The naked boy he'd thought was his son. The fish that fell from the sky. “Nothing,” he said. When she raised an eyebrow to him, he said, “I knocked and no one answered.”

“He was sleeping when I got back from the hospital a couple of hours ago.”

“Sleeping?” Jesse checked his watch. “It's nearly one o'clock.”

Hannah shrugged. “He had a late night.” She shook river water from her hands as she stood. “I've got something to show you.”

“I thought we'd head straight into town to see Dad.”

“I was already at the hospital, this morning.”

“It would be nice for Dad, don't you think, for all three of us to visit?”

Hannah crossed her arms. “You just don't want to face Grandpa alone.”

Jesse scratched the dog's head as he looked back to the house, to the yard, to his truck. She was right.
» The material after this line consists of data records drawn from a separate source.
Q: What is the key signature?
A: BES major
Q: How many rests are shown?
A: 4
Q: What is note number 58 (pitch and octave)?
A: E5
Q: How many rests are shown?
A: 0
He didn't want to face his father's judgment of him, another recounting of his many failures.

“I'd like you and Bran to come with me,” he said finally.

Hannah turned her back to him. “This won't take long.” She set off downstream, clearly expecting him to follow. Abby abandoned him to trot behind her.

Jesse jogged to catch up with his daughter. “Where are you taking me?”

“You'll see.”

Along the shore, there was a path worn first by coyote, deer and bears, then by the ancestors to the modern
Shuswap, and then by white fur traders, miners, settlers and their cattle, and finally by tourists walking to and from the beach at the lake. The remains of the dead fish that bears had dragged from the river, along with the occasional mound of bear excrement, were scattered along the trail.

Hannah led Jesse across the sandbars over to the new development, then up the river path to reserve land.

“Here we are,” she said and waved her hand at the shore. The riverbank in this area was shored up with boulders and logs and planted in young willow.

“So what am I looking at exactly?” Jesse asked.

Hannah pointed to one of the many willow saplings along the bank, its leaves now yellow, and launched into the same presentation she had given the elementary school kids during their field trip at the beginning of September, at the start of the three-week sockeye run. “I planted this willow last summer,” she said. “The roots of the tree swim through dirt, seeking water, holding the soil in place. In two or three years, this bank will be bush again. The trees will provide cover for the river and fish, keep the water cool and stop the soil from washing away and suffocating the salmon eggs.”

“This is what you want to do on our side?”

“We're losing the salmon,” Hannah told her father. “And Grandpa is losing his land.”

Jesse turned to survey a line of Stew's fence posts dangling from barbed wire over the section of eroded bank at Dead Man's Bend, nothing holding them in place.

Hannah said, “The flow of water will continue to eat away the bank until we deal with the problem.”

Abby trotted towards them and Jesse threw her a stick to fetch. “So what's involved?” he asked as he watched the dog run off. “What were you asking Dad to do?”

“The first step is to keep the cattle away from the water. We have government funding for fencing materials and volunteers to help put up new fences along the river. Next summer, after the salmon fry are in the lake, we can shore up the banks with boulders and logs and plant willows to hold the soil in place.”

“Next
summer
?”

“We'd have to do the work then. If we do it at any other time, we risk disturbing the spawning salmon or their eggs or the fry.”